One of the questions I’m most frequently asked as a writer is how I first became interested in horror fiction. The answer I usually give – because it’s true – is that I don’t really remember a time when I wasn’t interested in horror fiction. Some of my earliest memories involve me badgering my grandmother to invent stories for me – stories that featured (in no particular order) ghosts, skeletons, monsters, and giant robots. I was born with a love of the weird, in other words, a love that began struggling to find expression as soon as I could form coherent sentences.
There is one memory in particular though that feels central to my development as a horror writer, and once again it involves my grandmother. Gran lived by the sea, in a post-World War Two prefab bungalows that she resolutely refused to trade for bricks and mortar, and that had a strange, if not haunted then certainly resonant atmosphere all of its own. As a child, I loved visiting her there – and I loved being allowed to sort through the boxes and drawers of strange artefacts from earlier periods of her life: pieces of costume jewellery inherited from aunts and godparents, wooden mantelpiece ornaments brought back from her time in Kenya, the silver-plated cruet and biscuit barrel that once graced the sideboard of my great-grandparents’ house in Croydon, the half-hunter pocket watch that eventually became the inspiration for The Silver Wind.
My grandmother also had books. A whole host of them, many of them dating back to before the war. In one corner of her living room there stood a 1930s teak veneer bureau, the lower portion of which had glass sliding doors that were always difficult to open because of the books, crammed three layers deep on the shelves behind. It became one of my favourite pastimes while at my grandmother’s house to remove all the books from the bureau and then replace them in such a manner that they could be more easily seen. Of course they were always out of order again the next time I visited – but this only redoubled the pleasure of setting them to rights.

• SUPPLIED DATA:

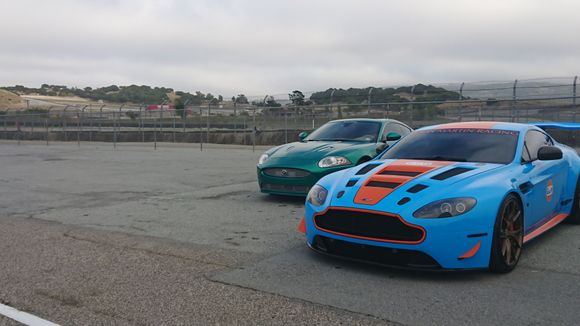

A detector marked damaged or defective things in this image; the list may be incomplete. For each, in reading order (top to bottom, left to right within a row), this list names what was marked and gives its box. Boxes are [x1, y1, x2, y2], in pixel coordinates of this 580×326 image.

cracked asphalt [1, 141, 580, 324]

• REQUIRED TASK 1: From the memoir passage, print the words from "There is one" up to and including "The Silver Wind.".
• REQUIRED TASK 2: In the memoir passage, what did the half-hunter pocket watch eventually inspire?
• REQUIRED TASK 3: According to the memoir passage, why were the glass sliding doors on the lower part of the bureau always hard to open?

• RESPONSE 1:
There is one memory in particular though that feels central to my development as a horror writer, and once again it involves my grandmother. Gran lived by the sea, in a post-World War Two prefab bungalows that she resolutely refused to trade for bricks and mortar, and that had a strange, if not haunted then certainly resonant atmosphere all of its own. As a child, I loved visiting her there – and I loved being allowed to sort through the boxes and drawers of strange artefacts from earlier periods of her life: pieces of costume jewellery inherited from aunts and godparents, wooden mantelpiece ornaments brought back from her time in Kenya, the silver-plated cruet and biscuit barrel that once graced the sideboard of my great-grandparents’ house in Croydon, the half-hunter pocket watch that eventually became the inspiration for The Silver Wind.

• RESPONSE 2: The Silver Wind.

• RESPONSE 3: The books on the shelves behind them were crammed three layers deep.